Activity: Exactly the lines below, starting with the one containing "Molecular Biology of the Gene: 3rd Edition" and going on through the one containing "population trends in", must be reproduced, both ends included, and no pictures with them.

Material shown:
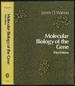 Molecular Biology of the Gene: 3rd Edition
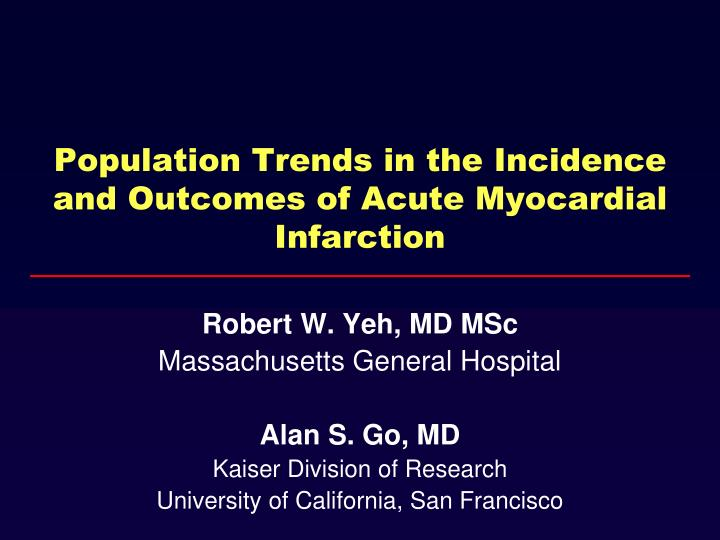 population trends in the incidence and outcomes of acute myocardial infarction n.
---
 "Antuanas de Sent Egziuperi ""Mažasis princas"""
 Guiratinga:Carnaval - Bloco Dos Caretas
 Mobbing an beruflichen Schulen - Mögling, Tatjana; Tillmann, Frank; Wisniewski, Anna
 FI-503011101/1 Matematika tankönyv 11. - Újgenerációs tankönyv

Result:
 Molecular Biology of the Gene: 3rd Edition
 population trends in the incidence and outcomes of acute myocardial infarction n.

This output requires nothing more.